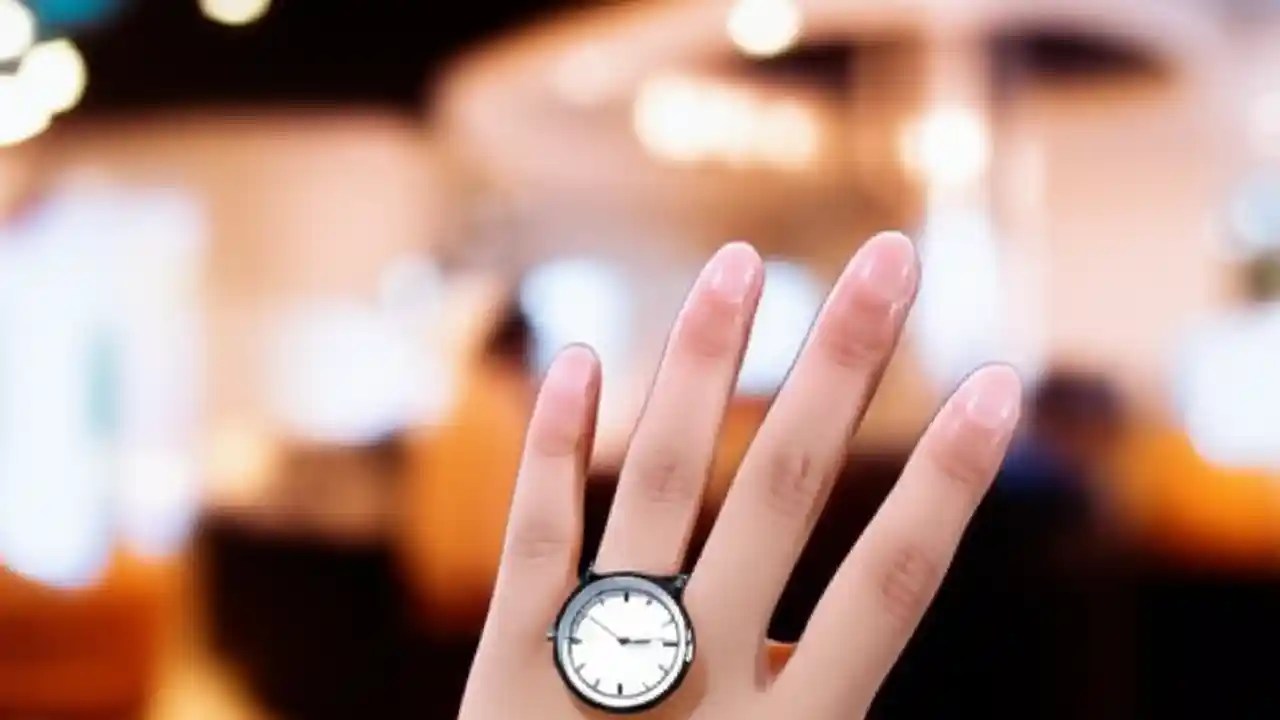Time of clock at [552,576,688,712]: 2:50
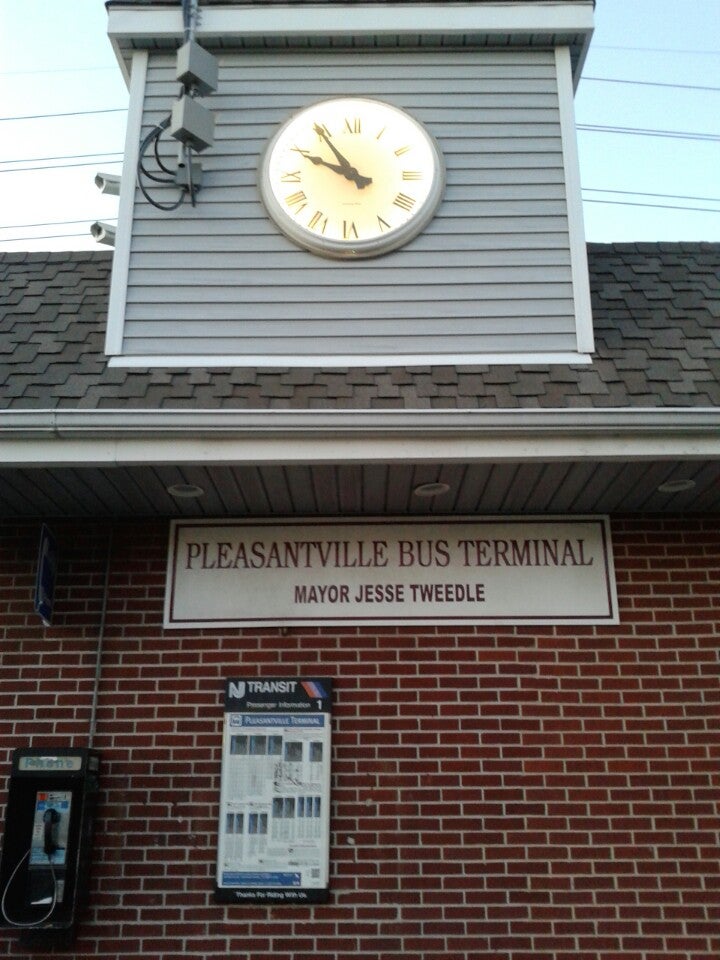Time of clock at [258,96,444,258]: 9:54
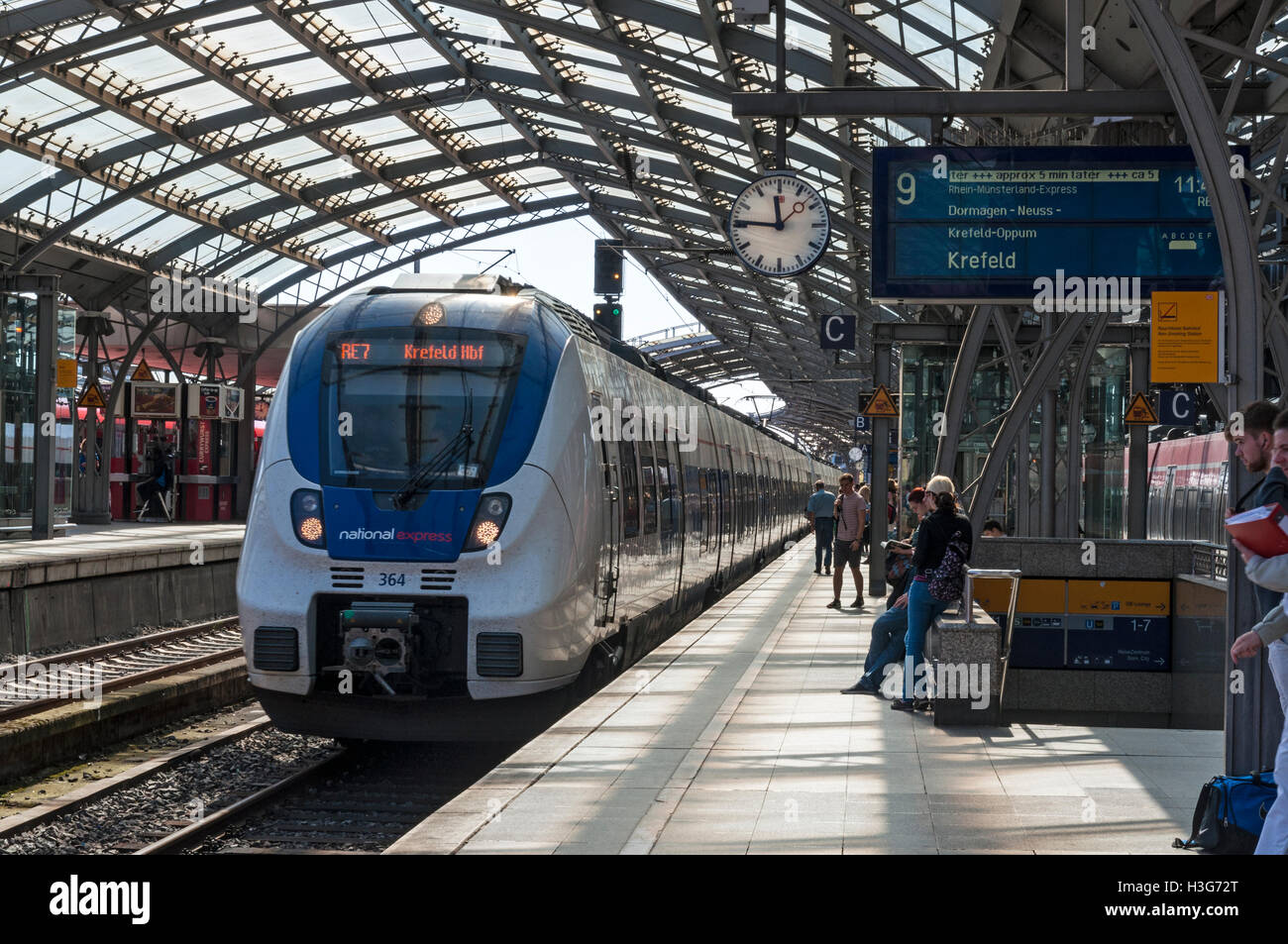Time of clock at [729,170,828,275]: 11:45
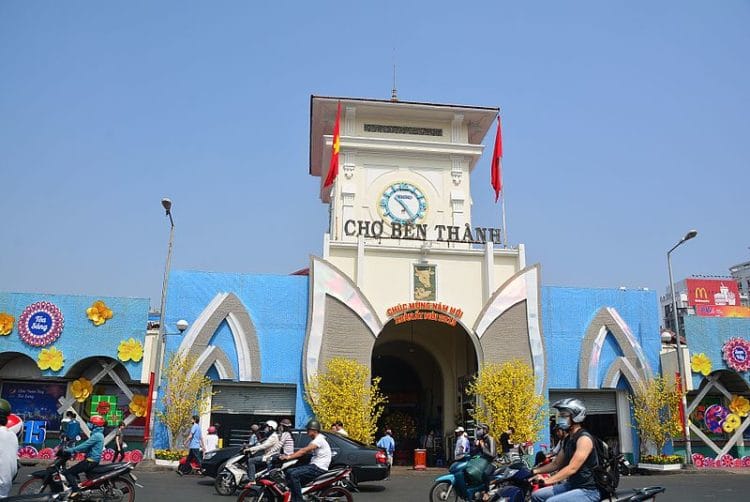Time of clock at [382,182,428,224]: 10:23
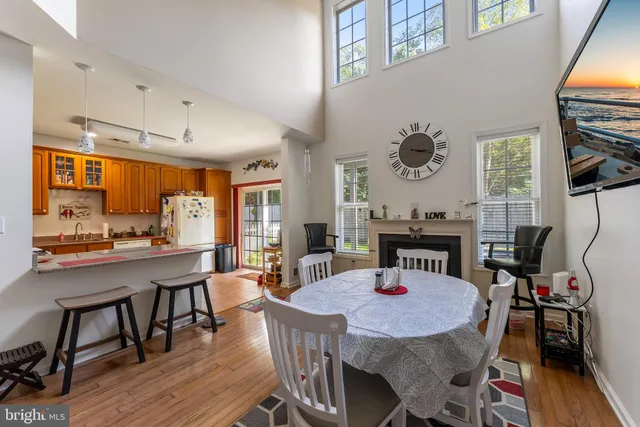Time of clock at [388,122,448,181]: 3:18
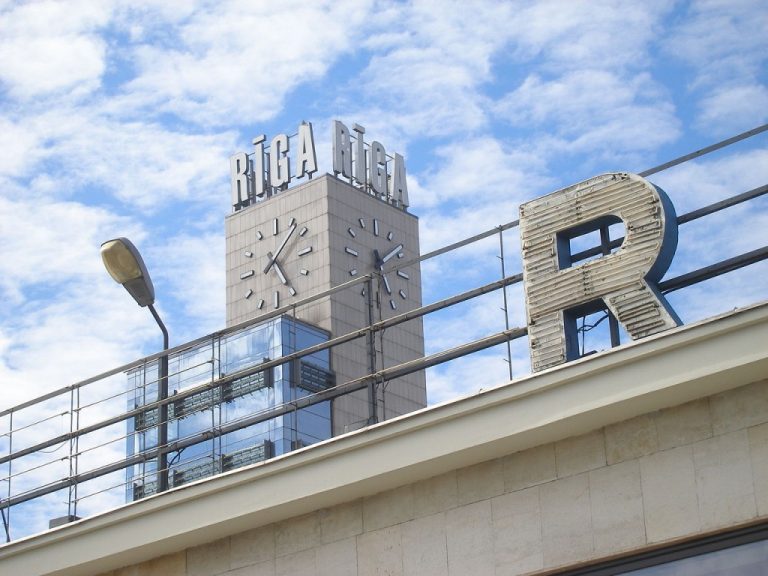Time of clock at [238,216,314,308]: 5:07
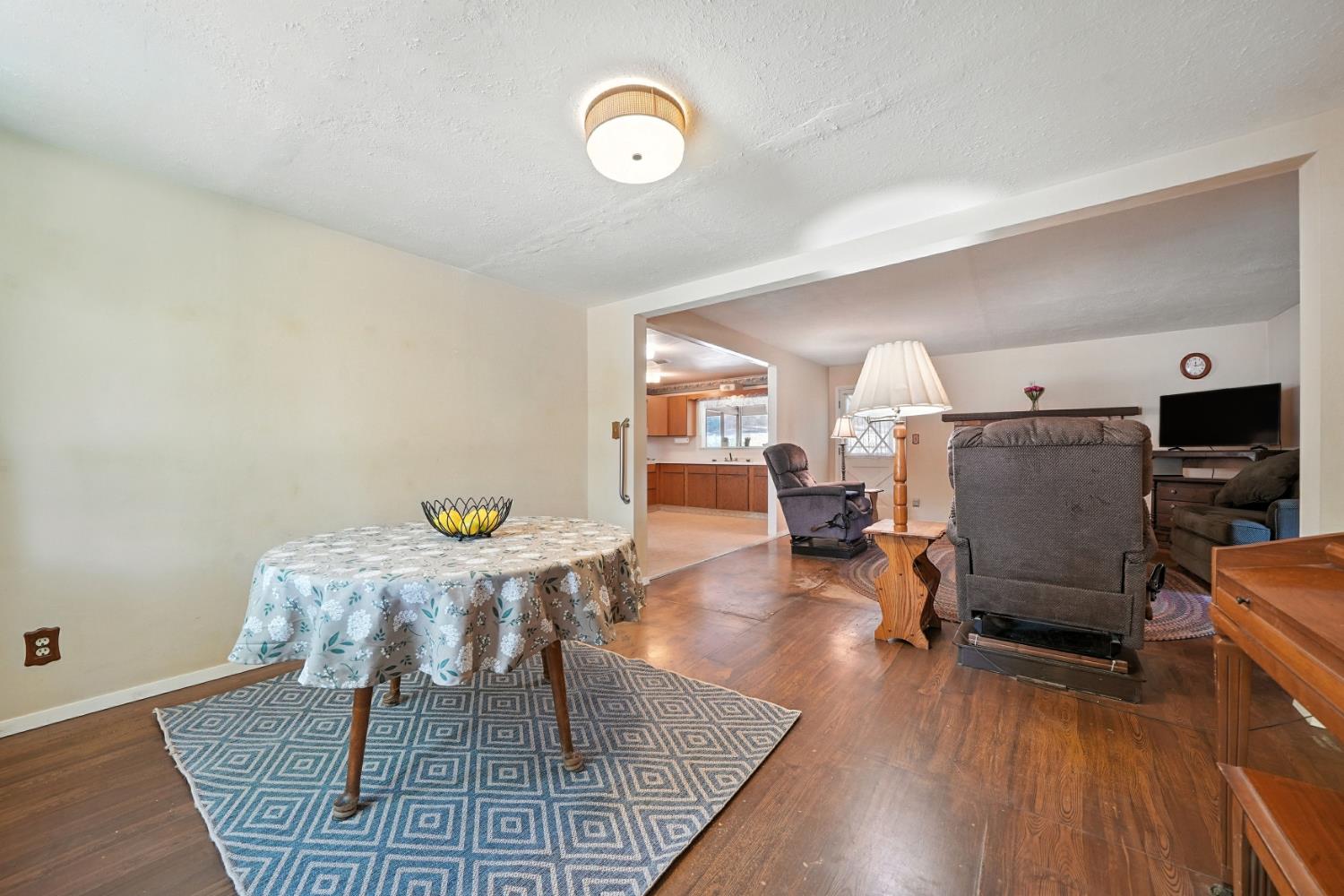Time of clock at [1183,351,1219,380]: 12:13
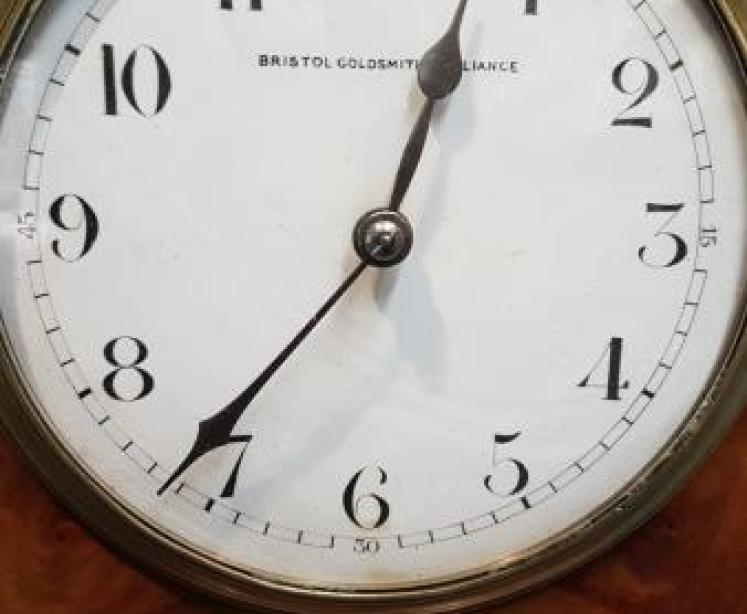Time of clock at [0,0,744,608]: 12:36
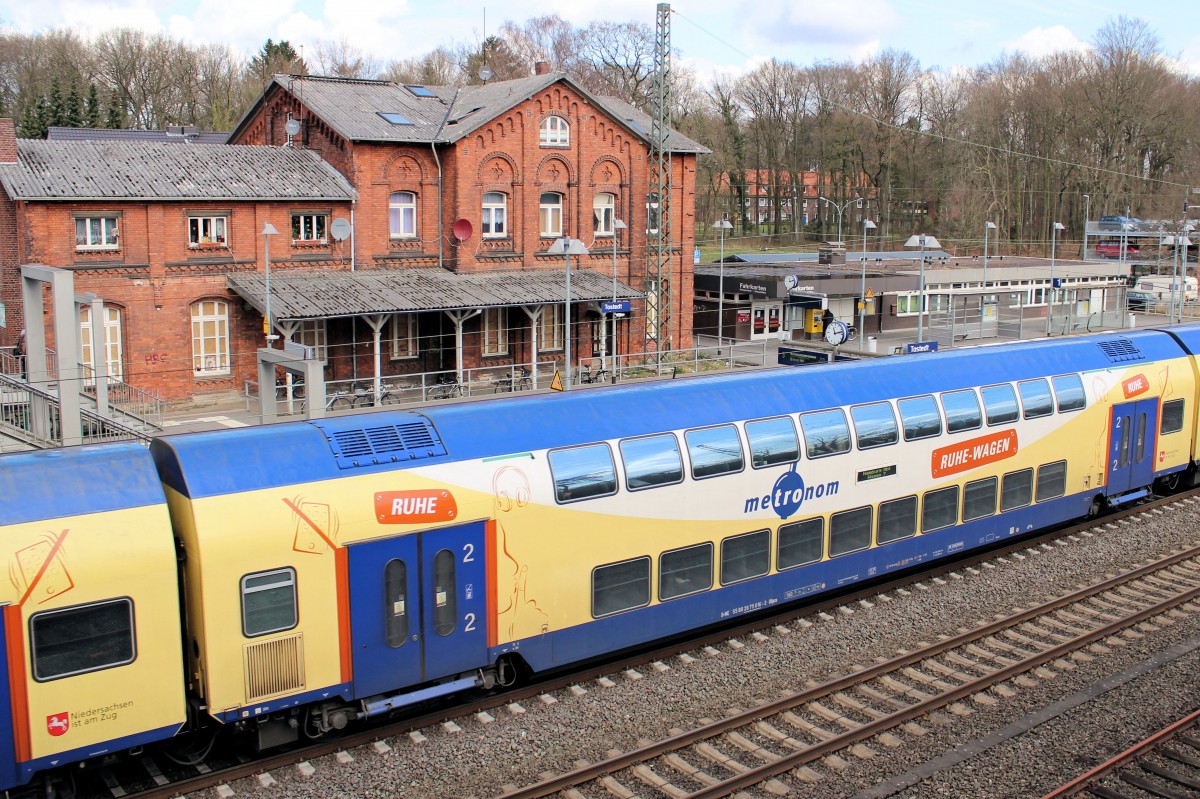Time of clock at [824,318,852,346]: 11:12
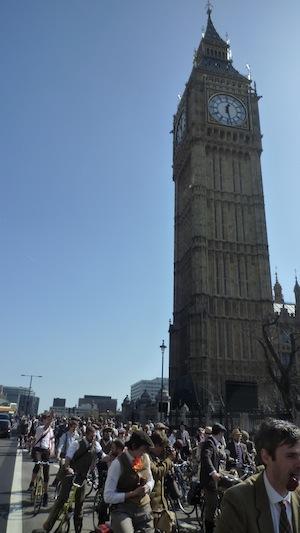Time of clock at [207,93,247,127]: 12:27
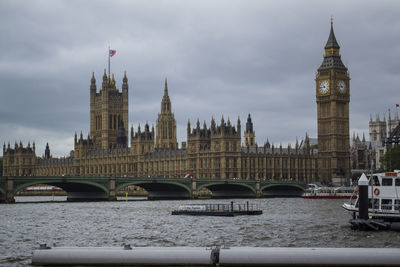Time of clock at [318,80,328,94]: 10:45
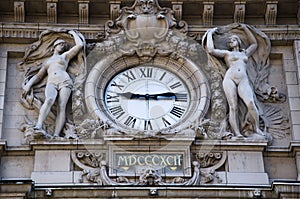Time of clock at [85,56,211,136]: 9:13
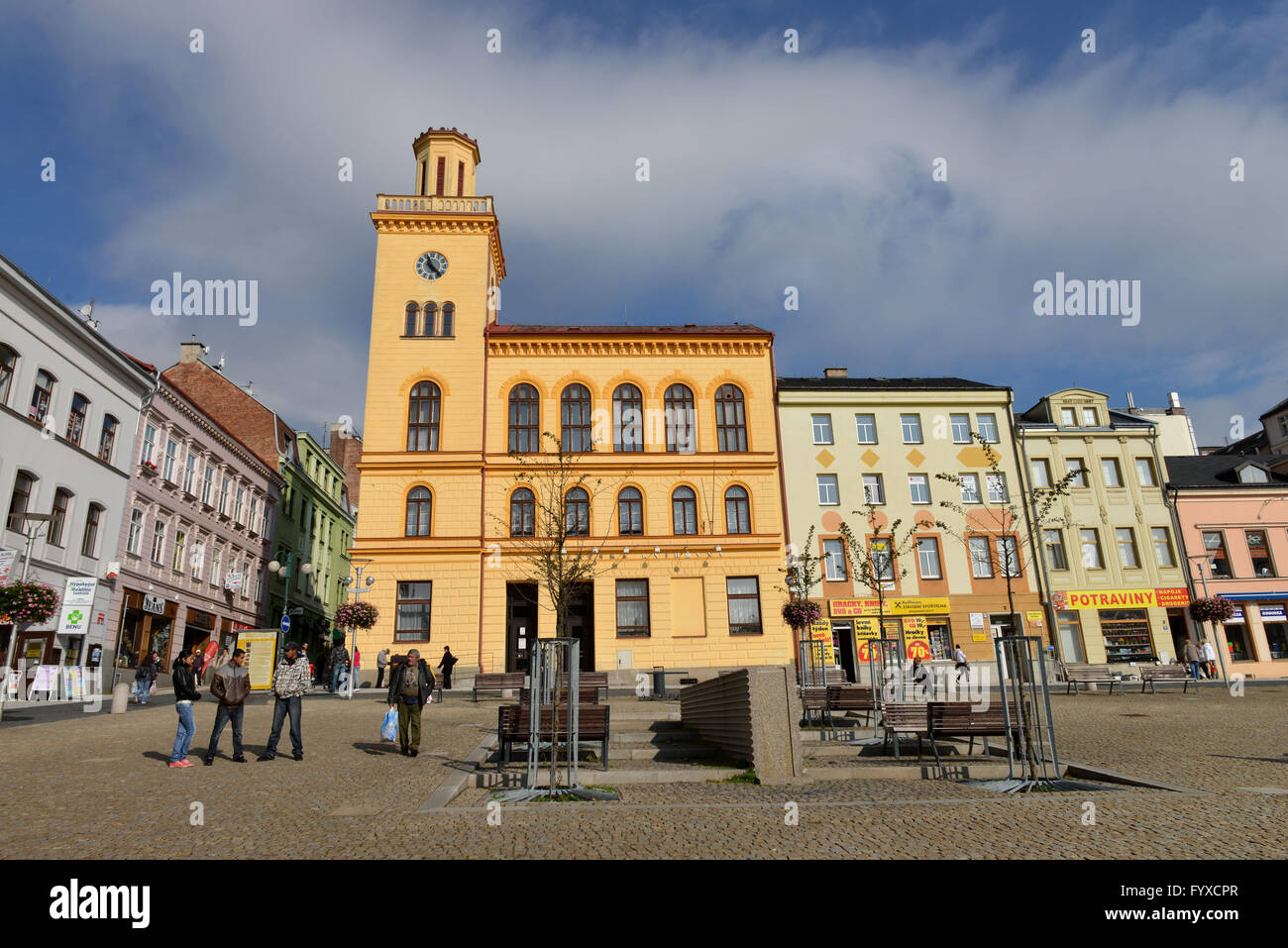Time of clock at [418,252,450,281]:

#### What you will do
Copy out, word for word, the part of the data that begins with the line containing "Time of clock at [318,80,328,94]: 10:45" and continues through the end of the data. Leave the pictures out of your copy.

#### Response for this exercise
Time of clock at [318,80,328,94]: 10:45
Time of clock at [85,56,211,136]: 9:13
Time of clock at [418,252,450,281]:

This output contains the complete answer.